Items from a dataset:

----------------------------------------

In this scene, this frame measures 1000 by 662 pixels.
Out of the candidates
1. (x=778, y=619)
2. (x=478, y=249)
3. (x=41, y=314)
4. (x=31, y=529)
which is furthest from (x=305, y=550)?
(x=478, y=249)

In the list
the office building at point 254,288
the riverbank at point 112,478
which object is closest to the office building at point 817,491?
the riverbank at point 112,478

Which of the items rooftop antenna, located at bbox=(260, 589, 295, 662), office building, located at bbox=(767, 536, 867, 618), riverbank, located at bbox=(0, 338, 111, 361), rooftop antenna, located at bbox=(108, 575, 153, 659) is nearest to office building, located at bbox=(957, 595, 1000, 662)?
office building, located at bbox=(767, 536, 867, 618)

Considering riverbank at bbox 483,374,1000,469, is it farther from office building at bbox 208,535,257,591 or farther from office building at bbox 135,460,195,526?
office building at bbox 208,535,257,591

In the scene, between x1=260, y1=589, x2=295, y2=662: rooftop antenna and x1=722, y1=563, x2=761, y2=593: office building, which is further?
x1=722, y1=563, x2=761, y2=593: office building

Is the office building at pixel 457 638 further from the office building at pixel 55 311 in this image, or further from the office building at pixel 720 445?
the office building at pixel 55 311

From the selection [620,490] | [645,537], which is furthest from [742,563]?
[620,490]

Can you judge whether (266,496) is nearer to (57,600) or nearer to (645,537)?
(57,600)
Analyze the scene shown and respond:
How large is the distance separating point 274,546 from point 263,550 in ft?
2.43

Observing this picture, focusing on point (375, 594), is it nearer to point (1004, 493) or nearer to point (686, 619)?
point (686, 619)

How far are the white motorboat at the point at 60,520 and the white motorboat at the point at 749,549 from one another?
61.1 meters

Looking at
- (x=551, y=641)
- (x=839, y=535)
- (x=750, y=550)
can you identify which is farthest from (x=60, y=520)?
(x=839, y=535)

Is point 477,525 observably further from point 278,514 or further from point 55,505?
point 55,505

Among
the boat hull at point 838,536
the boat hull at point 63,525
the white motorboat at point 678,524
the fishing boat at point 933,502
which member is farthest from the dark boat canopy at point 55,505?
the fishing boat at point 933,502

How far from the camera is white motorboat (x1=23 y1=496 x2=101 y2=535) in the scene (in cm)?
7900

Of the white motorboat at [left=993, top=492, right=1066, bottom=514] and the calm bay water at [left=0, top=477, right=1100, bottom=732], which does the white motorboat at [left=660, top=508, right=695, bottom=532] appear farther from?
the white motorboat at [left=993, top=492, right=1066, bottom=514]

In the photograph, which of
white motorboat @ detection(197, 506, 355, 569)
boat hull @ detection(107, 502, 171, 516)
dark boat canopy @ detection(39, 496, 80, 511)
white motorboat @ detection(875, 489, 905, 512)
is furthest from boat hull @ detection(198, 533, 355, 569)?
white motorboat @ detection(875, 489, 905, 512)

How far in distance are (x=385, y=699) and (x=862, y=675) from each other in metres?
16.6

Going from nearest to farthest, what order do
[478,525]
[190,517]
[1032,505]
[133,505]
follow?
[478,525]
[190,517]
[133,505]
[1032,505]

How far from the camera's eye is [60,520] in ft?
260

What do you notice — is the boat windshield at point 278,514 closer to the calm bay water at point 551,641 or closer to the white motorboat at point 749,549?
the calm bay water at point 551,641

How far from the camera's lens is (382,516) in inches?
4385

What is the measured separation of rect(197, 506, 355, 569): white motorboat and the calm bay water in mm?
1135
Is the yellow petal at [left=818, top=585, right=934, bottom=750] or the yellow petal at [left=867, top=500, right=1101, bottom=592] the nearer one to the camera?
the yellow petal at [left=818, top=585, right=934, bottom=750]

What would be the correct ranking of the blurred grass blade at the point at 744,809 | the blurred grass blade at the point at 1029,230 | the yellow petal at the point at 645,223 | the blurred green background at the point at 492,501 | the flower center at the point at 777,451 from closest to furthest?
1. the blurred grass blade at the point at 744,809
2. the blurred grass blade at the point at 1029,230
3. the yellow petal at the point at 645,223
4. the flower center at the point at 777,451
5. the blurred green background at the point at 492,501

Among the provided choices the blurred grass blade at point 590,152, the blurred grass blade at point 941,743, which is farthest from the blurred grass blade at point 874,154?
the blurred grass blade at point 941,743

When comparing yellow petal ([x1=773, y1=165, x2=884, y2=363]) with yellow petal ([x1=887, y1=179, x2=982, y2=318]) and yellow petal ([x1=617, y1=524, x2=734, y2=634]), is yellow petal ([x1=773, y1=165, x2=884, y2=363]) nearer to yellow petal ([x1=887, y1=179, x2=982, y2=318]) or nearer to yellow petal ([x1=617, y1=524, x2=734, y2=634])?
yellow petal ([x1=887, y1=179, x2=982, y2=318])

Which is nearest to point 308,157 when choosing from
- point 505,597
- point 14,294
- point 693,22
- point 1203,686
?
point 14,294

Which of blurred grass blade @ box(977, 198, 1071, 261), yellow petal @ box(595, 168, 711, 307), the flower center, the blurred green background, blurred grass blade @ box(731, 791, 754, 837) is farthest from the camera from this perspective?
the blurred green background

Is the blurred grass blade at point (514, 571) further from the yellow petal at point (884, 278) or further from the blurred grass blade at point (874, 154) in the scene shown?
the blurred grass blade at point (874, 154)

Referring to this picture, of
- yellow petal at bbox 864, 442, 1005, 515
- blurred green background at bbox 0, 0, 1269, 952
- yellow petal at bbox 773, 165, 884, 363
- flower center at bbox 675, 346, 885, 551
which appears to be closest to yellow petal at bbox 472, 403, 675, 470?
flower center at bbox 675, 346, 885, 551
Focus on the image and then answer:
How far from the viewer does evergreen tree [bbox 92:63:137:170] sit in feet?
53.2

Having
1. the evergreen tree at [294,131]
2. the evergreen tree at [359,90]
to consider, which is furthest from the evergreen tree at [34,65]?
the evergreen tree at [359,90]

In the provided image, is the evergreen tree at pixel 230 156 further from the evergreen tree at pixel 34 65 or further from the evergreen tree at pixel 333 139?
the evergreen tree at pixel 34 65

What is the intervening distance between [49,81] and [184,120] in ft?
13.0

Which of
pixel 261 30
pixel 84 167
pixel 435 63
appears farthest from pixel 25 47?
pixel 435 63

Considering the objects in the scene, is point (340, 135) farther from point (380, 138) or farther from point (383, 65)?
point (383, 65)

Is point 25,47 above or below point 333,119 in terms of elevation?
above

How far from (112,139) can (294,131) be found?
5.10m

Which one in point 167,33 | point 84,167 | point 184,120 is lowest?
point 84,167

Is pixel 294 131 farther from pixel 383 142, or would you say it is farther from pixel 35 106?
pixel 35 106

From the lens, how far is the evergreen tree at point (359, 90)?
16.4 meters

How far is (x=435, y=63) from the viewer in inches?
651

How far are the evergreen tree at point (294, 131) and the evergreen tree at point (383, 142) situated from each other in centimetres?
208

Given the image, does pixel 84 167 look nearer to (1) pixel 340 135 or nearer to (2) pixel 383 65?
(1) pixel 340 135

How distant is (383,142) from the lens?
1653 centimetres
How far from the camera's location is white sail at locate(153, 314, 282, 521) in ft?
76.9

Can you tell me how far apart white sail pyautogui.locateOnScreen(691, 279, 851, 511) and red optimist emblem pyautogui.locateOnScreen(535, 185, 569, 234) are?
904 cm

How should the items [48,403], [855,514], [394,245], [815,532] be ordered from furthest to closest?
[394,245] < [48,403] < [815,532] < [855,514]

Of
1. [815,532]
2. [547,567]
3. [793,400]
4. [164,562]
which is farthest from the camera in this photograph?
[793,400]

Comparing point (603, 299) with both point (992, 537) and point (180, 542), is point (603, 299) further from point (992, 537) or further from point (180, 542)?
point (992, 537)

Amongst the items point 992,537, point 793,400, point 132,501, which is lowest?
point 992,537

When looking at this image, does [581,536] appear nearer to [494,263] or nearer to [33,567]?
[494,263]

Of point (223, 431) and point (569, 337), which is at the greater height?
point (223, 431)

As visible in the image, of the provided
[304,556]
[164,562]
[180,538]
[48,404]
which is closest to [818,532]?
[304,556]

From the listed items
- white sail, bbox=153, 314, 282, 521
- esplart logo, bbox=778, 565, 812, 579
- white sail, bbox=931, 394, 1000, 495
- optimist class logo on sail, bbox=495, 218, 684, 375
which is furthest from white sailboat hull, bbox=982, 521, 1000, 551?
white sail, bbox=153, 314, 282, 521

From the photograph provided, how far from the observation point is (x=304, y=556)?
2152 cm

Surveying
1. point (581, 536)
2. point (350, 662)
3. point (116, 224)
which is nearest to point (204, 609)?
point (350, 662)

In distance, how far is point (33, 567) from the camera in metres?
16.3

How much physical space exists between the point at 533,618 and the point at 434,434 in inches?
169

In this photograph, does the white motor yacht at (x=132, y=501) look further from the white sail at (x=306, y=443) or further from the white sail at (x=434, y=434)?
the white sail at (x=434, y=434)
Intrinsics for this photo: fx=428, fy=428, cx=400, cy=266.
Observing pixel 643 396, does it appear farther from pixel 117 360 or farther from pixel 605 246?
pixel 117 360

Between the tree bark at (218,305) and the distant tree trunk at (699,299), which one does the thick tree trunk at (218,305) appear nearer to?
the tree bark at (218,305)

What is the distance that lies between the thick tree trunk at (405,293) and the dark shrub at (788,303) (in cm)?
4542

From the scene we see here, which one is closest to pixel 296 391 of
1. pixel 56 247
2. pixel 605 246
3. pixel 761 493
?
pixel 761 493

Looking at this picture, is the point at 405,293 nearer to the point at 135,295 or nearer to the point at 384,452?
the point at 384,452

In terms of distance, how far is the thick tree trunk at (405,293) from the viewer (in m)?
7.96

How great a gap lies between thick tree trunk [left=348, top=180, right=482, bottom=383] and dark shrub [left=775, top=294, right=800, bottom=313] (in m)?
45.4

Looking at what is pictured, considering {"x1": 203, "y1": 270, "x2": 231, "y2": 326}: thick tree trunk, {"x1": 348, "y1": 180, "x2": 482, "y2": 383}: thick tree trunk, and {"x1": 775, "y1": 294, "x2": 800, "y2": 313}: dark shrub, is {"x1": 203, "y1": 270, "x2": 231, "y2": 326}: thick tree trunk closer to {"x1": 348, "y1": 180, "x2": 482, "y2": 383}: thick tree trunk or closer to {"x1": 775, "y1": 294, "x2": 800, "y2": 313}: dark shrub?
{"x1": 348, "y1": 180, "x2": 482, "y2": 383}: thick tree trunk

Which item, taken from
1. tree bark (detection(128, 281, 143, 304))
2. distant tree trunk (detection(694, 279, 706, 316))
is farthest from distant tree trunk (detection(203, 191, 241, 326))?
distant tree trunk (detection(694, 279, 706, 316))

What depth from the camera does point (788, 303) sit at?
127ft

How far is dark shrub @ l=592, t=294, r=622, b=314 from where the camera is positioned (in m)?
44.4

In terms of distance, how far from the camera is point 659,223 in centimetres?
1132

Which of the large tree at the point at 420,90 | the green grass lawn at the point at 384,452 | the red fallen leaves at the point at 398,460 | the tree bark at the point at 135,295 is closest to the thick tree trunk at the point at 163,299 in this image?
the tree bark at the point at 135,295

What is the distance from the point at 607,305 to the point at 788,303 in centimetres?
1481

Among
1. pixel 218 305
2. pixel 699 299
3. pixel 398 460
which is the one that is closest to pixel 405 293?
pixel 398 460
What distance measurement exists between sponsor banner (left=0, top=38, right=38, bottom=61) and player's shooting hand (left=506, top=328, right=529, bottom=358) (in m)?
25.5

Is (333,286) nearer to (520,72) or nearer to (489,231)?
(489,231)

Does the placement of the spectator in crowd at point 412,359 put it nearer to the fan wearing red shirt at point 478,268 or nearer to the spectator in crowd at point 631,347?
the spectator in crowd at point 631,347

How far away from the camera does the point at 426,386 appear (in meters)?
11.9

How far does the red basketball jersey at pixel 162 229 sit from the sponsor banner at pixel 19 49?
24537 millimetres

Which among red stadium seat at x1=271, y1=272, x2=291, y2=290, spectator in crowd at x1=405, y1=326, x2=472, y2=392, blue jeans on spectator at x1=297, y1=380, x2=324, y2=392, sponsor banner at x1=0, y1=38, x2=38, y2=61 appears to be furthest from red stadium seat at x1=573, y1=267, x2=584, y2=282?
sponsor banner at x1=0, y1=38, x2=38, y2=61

----------------------------------------

Written instruction: Render the part of the items that opens with the line containing "What distance measurement" and runs through the end of the items as a Markdown table with the columns Row and Line. Leave out blank lines.

Final result:
| Row | Line |
|---|---|
| 1 | What distance measurement exists between sponsor banner (left=0, top=38, right=38, bottom=61) and player's shooting hand (left=506, top=328, right=529, bottom=358) (in m)? |
| 2 | 25.5 |
| 3 | Is (333,286) nearer to (520,72) or nearer to (489,231)? |
| 4 | (489,231) |
| 5 | Does the placement of the spectator in crowd at point 412,359 put it nearer to the fan wearing red shirt at point 478,268 or nearer to the spectator in crowd at point 631,347? |
| 6 | the spectator in crowd at point 631,347 |
| 7 | How far away from the camera does the point at 426,386 appear (in meters)? |
| 8 | 11.9 |
| 9 | How far does the red basketball jersey at pixel 162 229 sit from the sponsor banner at pixel 19 49? |
| 10 | 24537 millimetres |
| 11 | Which among red stadium seat at x1=271, y1=272, x2=291, y2=290, spectator in crowd at x1=405, y1=326, x2=472, y2=392, blue jeans on spectator at x1=297, y1=380, x2=324, y2=392, sponsor banner at x1=0, y1=38, x2=38, y2=61 appears to be furthest from red stadium seat at x1=573, y1=267, x2=584, y2=282? |
| 12 | sponsor banner at x1=0, y1=38, x2=38, y2=61 |